TEXT PROVIDED »
A host of information was recently released by the federal government regarding last year's Foreign Corrupt Practices Act (FCPA) enforcement effort. One thing that's clear from the numbers is that the Justice Department and the SEC have dramatically decreased the fines levied against violators of the Act. What that means for companies remains to be seen.
Some are asking whether the lower fines seen in 2012 are representative of a larger shift among federal officials who will now dole out smaller punishments for FCPA violations. Others believe the dip last year was merely an oddity and not the beginning of a change in the way such cases are handled.
Last year the Justice Department and the SEC collected a combined $260 million in criminal civil penalties related to FCPA violations. That number is down dramatically from the $652 million collected in 2011 and the staggering $1.8 billion collected in 2010.

RECORDS SHOWN »
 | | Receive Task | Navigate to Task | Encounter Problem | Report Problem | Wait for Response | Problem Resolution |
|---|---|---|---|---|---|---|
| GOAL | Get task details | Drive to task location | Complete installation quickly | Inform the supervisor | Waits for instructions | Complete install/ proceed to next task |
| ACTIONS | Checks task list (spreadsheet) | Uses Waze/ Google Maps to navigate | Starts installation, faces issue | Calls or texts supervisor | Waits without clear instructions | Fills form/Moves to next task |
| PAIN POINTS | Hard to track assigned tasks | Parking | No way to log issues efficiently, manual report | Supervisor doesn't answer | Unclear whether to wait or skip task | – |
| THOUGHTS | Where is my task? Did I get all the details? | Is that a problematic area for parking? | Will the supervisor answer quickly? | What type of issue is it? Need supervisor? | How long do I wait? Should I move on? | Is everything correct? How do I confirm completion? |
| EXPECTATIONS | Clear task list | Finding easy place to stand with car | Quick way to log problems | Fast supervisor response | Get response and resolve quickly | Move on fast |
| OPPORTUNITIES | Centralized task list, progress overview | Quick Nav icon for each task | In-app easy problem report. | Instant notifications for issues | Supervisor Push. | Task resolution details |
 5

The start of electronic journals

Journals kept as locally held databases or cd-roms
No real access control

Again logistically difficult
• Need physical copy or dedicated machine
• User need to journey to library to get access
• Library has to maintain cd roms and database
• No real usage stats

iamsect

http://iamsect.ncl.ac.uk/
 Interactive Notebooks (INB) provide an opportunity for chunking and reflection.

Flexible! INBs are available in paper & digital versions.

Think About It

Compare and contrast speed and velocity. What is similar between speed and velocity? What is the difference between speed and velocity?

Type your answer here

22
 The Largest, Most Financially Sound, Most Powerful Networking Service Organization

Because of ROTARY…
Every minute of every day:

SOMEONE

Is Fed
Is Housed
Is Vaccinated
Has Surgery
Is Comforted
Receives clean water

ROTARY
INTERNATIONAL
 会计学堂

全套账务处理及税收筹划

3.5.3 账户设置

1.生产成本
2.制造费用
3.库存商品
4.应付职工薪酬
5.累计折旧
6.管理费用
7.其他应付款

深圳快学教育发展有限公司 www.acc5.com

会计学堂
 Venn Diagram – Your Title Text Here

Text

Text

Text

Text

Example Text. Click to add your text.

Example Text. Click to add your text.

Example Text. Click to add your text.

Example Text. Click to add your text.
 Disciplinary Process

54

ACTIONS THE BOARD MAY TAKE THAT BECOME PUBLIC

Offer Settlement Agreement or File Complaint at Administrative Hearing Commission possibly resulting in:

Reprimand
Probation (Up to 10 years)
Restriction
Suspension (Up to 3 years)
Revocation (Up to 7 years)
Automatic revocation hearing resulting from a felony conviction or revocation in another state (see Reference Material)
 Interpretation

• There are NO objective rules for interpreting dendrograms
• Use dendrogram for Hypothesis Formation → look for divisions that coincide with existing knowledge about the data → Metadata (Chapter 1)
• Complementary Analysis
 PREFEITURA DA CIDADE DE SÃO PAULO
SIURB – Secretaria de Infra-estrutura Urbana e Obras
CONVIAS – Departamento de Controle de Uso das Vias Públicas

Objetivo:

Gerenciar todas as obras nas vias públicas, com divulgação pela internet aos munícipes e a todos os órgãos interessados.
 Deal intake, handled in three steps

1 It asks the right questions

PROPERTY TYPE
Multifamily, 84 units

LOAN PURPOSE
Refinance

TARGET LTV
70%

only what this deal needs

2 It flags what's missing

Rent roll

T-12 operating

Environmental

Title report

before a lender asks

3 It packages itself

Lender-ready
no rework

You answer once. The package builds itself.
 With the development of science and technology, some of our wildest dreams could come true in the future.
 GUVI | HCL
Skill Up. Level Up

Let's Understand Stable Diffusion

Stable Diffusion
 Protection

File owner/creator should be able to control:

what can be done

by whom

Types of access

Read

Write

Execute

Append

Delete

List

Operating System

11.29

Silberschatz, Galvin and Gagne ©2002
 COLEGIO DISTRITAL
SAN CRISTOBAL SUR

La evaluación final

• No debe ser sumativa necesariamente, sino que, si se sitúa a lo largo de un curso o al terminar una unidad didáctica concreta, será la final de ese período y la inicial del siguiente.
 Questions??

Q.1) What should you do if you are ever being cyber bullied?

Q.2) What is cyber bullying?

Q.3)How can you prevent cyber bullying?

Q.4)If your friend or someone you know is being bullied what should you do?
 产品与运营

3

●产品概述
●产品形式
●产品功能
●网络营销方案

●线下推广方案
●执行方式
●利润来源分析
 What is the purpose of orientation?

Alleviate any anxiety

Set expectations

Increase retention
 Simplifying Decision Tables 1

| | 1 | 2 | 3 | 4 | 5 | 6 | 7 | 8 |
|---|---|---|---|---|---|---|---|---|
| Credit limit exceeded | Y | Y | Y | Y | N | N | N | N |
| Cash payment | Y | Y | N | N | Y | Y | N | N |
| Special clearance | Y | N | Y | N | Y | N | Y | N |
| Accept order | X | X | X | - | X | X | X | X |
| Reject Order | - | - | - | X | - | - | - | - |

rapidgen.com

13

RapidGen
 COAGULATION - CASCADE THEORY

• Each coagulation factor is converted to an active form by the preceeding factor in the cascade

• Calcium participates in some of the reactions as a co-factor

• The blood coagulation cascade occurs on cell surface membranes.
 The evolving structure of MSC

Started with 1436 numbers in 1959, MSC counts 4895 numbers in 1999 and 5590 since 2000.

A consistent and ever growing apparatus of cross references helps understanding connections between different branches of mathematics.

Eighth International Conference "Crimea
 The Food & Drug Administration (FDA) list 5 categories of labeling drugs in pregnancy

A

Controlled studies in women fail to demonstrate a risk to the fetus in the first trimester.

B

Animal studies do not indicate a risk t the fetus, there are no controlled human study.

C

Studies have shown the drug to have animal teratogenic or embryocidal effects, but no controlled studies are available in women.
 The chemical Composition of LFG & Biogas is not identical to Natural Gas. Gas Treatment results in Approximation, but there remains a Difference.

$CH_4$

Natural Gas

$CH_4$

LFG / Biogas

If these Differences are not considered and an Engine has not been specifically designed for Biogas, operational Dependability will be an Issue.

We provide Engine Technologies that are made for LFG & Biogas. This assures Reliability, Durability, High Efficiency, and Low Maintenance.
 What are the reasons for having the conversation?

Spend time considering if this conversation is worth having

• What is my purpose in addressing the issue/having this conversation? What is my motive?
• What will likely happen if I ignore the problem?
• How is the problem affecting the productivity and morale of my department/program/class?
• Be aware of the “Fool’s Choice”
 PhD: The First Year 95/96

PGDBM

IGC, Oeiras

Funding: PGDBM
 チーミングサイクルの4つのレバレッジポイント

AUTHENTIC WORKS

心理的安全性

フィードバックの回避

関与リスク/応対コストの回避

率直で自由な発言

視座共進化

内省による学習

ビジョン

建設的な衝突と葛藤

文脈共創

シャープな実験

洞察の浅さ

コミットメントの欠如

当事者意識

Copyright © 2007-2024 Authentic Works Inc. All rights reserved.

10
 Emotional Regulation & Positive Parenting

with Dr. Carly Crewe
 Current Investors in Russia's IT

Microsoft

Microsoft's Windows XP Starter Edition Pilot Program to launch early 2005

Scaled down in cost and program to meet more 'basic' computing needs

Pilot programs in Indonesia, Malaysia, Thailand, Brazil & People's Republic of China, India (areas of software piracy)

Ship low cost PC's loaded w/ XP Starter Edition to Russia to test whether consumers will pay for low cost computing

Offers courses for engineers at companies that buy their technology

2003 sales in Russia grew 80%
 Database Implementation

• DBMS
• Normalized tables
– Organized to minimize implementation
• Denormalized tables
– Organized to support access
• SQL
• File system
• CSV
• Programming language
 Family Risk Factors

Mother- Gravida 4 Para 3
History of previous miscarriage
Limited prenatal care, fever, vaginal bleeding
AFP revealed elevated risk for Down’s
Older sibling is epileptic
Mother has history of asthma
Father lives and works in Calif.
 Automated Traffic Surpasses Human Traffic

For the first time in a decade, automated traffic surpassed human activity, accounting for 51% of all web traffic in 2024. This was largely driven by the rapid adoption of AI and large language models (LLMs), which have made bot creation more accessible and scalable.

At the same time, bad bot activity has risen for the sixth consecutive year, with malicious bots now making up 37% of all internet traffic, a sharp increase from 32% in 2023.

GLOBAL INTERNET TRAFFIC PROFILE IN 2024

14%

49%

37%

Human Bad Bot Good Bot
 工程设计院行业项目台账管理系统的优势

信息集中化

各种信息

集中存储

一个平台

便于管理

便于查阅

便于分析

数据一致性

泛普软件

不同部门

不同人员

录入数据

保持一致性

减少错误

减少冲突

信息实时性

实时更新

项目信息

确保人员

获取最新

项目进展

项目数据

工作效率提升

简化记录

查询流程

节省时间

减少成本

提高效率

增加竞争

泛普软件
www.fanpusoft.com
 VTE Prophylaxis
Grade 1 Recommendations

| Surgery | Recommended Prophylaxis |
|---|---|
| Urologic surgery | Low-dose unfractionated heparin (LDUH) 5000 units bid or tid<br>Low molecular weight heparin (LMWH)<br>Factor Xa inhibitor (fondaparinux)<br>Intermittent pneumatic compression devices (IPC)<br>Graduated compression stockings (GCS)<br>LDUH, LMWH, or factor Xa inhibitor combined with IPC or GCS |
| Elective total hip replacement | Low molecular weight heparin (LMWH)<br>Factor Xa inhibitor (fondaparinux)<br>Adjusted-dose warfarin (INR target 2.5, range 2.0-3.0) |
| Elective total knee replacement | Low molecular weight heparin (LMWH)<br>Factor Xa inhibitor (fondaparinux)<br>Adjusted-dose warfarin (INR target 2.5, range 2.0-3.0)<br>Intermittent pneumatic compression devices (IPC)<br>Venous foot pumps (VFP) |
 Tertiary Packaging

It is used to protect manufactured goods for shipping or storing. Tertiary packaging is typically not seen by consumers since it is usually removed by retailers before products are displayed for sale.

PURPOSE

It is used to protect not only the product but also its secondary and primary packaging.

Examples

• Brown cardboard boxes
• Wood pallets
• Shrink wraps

ACTIVITY »
Answer these questions from the FCPA enforcement text:
(a) Which two federal bodies does it say have dramatically decreased the fines levied against violators of the Act?
(b) How do those who disagree with the idea of a larger shift describe last year's dip?
(c) What amount does it give for penalties collected in 2011?
The records have no connection to the FCPA enforcement text.

TASK SOLUTION »
(a) The Justice Department and the SEC.
(b) As merely an oddity, not the beginning of a change in the way such cases are handled.
(c) $652 million.